One could see this volume as conducting a genealogy of the vocabularies that have framed the conversations about sexuality throughout history, even to this day. Consent is one of these terms. Foucault finishes the book by saying: “[t]he problematization of sexual conducts...becomes the problem of the self/subject.” Sexuality becomes linked with discourses and practices of self-exploration. For Foucault, two forms of subjectivity arise from all of this: one based on desire, the other on law.
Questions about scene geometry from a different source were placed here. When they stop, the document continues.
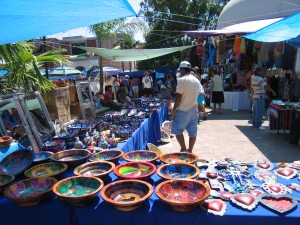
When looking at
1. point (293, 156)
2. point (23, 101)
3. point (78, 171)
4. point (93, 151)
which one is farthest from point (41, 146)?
point (293, 156)

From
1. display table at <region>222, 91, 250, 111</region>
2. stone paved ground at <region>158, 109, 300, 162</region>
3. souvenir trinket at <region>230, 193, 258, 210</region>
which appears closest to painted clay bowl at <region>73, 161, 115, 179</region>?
souvenir trinket at <region>230, 193, 258, 210</region>

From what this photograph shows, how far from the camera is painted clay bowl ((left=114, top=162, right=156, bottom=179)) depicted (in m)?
2.07

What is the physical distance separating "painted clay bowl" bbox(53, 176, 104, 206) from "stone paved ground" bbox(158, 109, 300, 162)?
298cm

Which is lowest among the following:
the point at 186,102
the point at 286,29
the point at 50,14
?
the point at 186,102

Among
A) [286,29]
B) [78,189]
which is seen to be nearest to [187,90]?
[286,29]

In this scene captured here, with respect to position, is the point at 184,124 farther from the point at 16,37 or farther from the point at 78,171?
the point at 16,37

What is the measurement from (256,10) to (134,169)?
424 inches

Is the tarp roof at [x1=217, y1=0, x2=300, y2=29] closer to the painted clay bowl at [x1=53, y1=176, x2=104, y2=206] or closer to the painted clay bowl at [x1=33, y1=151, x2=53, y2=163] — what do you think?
the painted clay bowl at [x1=33, y1=151, x2=53, y2=163]

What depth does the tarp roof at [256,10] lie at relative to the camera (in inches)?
386

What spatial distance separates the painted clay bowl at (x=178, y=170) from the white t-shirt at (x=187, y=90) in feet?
6.35

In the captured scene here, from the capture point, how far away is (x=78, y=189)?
1912mm

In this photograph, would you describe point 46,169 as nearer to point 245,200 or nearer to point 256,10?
point 245,200

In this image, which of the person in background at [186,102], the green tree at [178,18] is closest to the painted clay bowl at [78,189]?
the person in background at [186,102]

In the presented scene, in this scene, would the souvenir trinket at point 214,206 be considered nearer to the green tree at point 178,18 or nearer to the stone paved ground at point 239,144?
the stone paved ground at point 239,144
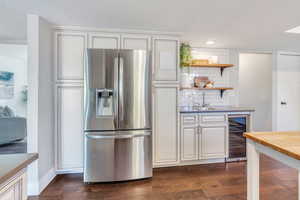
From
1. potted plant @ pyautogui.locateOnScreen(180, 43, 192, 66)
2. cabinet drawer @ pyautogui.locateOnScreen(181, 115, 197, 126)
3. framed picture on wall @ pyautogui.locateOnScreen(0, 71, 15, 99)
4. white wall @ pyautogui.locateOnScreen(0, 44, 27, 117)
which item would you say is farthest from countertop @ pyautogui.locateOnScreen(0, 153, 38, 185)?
framed picture on wall @ pyautogui.locateOnScreen(0, 71, 15, 99)

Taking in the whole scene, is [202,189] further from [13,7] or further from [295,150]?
[13,7]

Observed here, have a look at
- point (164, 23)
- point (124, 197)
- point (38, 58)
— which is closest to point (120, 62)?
point (164, 23)

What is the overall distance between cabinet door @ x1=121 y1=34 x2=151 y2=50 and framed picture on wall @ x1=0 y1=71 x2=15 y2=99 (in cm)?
344

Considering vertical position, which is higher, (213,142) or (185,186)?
(213,142)

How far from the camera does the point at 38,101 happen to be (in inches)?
89.7

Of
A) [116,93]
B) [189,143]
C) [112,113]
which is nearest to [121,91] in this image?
[116,93]

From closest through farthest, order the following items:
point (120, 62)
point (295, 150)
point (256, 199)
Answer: point (295, 150) → point (256, 199) → point (120, 62)

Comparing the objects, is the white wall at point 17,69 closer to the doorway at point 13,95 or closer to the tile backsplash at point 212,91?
the doorway at point 13,95

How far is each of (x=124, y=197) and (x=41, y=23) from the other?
2.44m

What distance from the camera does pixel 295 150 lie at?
3.91 feet

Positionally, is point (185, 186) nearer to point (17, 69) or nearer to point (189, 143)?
point (189, 143)

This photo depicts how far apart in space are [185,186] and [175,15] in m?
2.23

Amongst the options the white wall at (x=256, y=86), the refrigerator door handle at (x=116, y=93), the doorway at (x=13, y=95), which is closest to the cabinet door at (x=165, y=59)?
the refrigerator door handle at (x=116, y=93)

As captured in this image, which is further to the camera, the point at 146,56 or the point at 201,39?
the point at 201,39
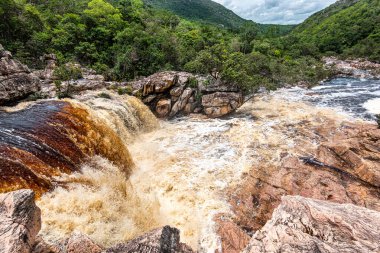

For the subject of desire, “the truth can only be discovered by himself, in the depths of himself.” As for the subject of law, his “imputable actions define themselves and are classed as good or evil according to the relationships he has with himself.”

One could see Foucault's final volume as conducting a genealogy of the vocabularies that have framed the conversations about sexuality throughout history, even to this day.

For better or for worse, it is clear that these two subjectivities have conditioned the rest of the history of Western sexuality. In today’s world, sex is for many a source of self-exploration. These two forms of subjectivity are still operant in contemporary conversations about sex where the ambiguities of consent are discussed. In terms of law, it can be seen in attempts at judging another person’s sexual behavior. This judgment does not stop at the level of the external actions committed. It seeks to uncover the interiority of the person being judged—i.e., his/her desires and intentions.

One cannot analyze the case of Louis C. K., for example, without making use of many of the categories that Foucault historically traces back to the church fathers: confession, consent, desire, finding the truth of oneself and more. Though one should not be too quick to look for answers for today’s #MeToo movement in The Confessions of the Flesh, it nonetheless provides a history of how the vocabularies that shape so much contemporary concerns emerged.